On the phase retrievability of irreducible representations of finite groups

Let G be a finite group and $\pi :G\to U\left(V\right)$ be an irreducible representation of G on a complex Hilbert space V. In this paper we study the phase retrieval property of π and the existence of maximal spanning vectors for $(\pi ,G,V)$. By translating the existence of maximal spanning vectors into the existence of cyclic vectors of the form $v\otimes v$ for the representation $(\pi \otimes {\pi }^{⁎},G,V\otimes V)$, we show that if π is unramified, in the sense that each irreducible component of $\pi \otimes {\pi }^{⁎}$ has multiplicity one, then π admits maximal spanning vectors and hence does phase retrieval.
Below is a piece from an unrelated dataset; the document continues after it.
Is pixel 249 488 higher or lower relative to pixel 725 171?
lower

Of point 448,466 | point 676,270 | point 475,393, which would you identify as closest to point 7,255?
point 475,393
Moreover, if $\mathrm{GA}(1,q)$ is the one-dimensional affine group over the finite field $F_q$ and $\pi :\mathrm{GA}(1,q)\to U\left(C^{q-1}\right)$ is the unique $(q-1)$-dimensional irreducible representation of $\mathrm{GA}(1,q)$ (which is ramified), we give a characterization of maximal spanning vectors for $(\pi ,\mathrm{GA}(1,q),C^{q-1})$ by a detailed study of the adjoint representation of $\mathrm{GA}(1,q)$ on $L^2\left(\mathrm{GA}\right(1,q\left)\right)$. In particular, we show that the set of maximal spanning vectors are open dense in $C^{q-1}$ and the representation $(\pi ,\mathrm{GA}(1,q),C^{q-1})$ does phase retrieval. Furthermore, we show that the special representations and the cuspidal representations of ${\mathrm{GL}}_2\left(F_q\right)$ admit maximal spanning vectors and do phase retrieval.